By enabling cross-platform sharing, most notably the ability to share with friends various activities or content your user enjoys, your app becomes a more integral piece of their lives. When sharing is made easy, this value is conveyed sooner, improving engagement long-term and prompts immediate usage.

Essentially, when social promotion is available and easy to do, your app users can more readily share what’s important to them, engaging them with the app immediately and creating a more cohesive experience. They’re already expecting a certain level of social integration, so make sure to exceed their initial assumption.

Required reading: Keep it clean: App Store Policy Of Rejecting Apps With Rewarded Video, Social Sharing Gets Rolled Back…With A Few Caveats

#7. Allow users to opt-in to push messages (and make it compelling)

Don’t fall into the trap of assuming that all push notifications are bothersome, intrusive and pointless. App messaging has become an increasingly important tactic in engaging app users, to the point where 68% of people have enabled push notifications and 70% of consumers find all types of push notifications valuable. And while app users are ready and willing to engage with push messages, they want to do it on their terms. So, give them the option.

Presenting your users with the choice to opt-in to receiving notifications right away, and making it simple to change that within their settings over time, establishes an immediate sense of trust and verifies your app’s credibility, and let’s them know that there is more to come.
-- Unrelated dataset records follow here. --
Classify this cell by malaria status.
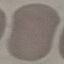

Uninfected.

Cell patch, automatically extracted from a larger field of view and resized to 64 × 64 pixels. Giemsa-stained preparation. Photographed with a smartphone camera at the microscope eyepiece. Thin smear of blood.Assess this cell for malaria.
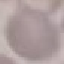

Uninfected.

Acquired by smartphone through the microscope eyepiece. Giemsa-stained preparation. Thin smear of blood. Cell patch, automatically extracted from a larger field of view and resized to 64 × 64 pixels.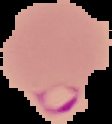
From a thin blood smear. The area outside the segmented cell region is set to black. Malaria status: parasitized. Image is 112×124 pixels.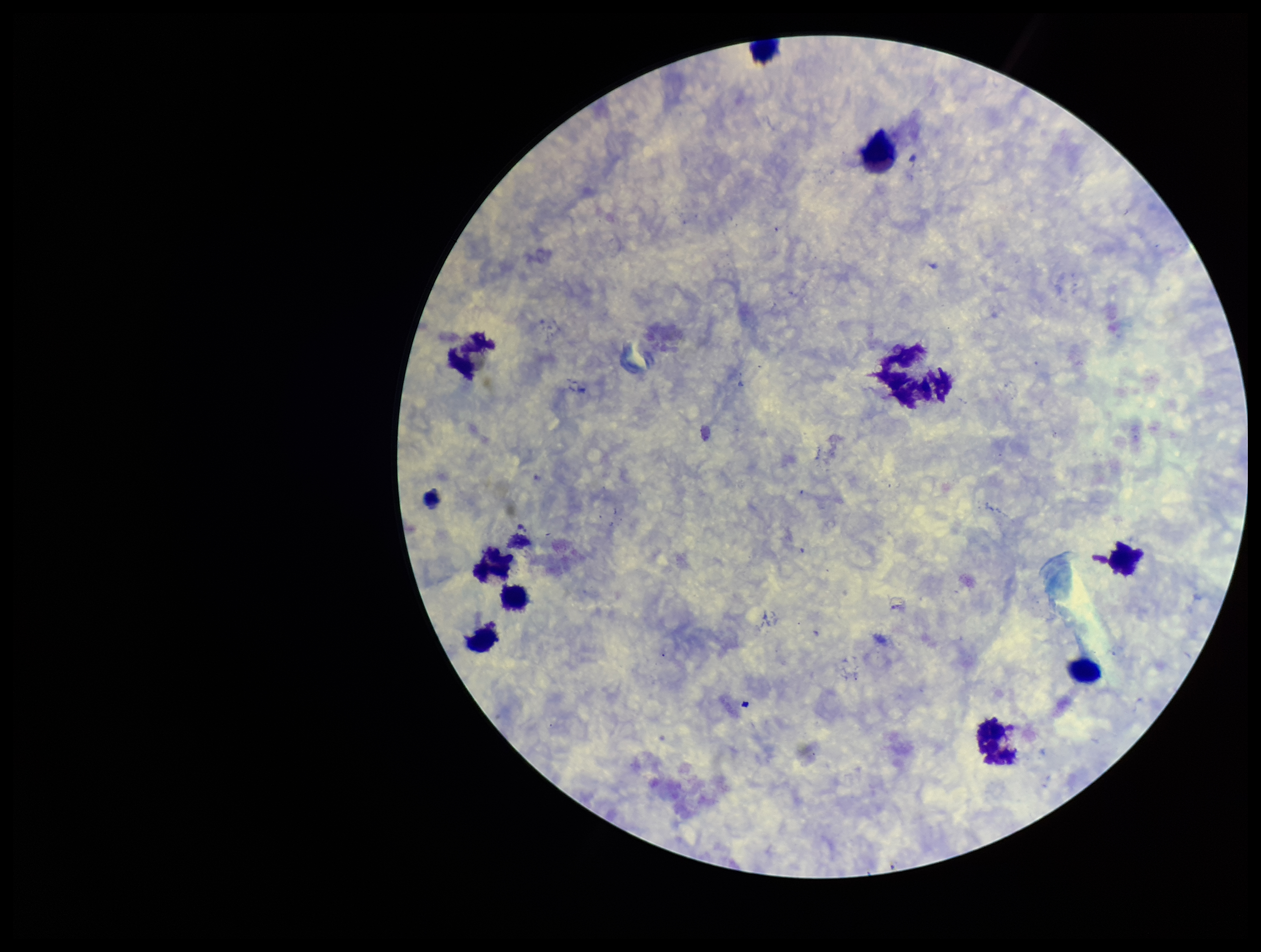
Plus, it ensures that your users are receiving the messages that they want to receive. Your app users are not a giant homogenous group of people, and so not all push messages will be relevant to everybody. To boost opt-ins, be sure to outline what kind of content, offers and information they will receive as push notification users, and create a custom opt-in message that speaks to your app (instead of enabling the default).

Required reading: The 3 Pivotal “P’s” of Getting Your Users to Opt-In to Push Messages

#8. Send a special offer

Fifty percent of people say the #1 reason they download apps are to receive discounts and special offers. Why not give them what they’re looking for early on in the relationship? This can be done by creating a rewards-based program, or even implementing a one-time, mobile-only offer and promoting it with a well-timed in-app message. Unlock a premium subscription article for their first session, or send them a discount for their next check-in. No matter your app type, there is an opportunity to capitalize on exclusivity and provide a deal. This will help your app stand out, keep the user in-app longer on their first open, and create loyalty (or at least intrigue).

Required reading: The Anatomy of a Successful In-App Messaging Campaign

Don’t get left in the dust. As more and more smartphone adopters look to download the apps that suit their lifestyle, more and more apps are developed and launched each day. Secure your spot as one of the best, and turn your one-time app users into every day visitors!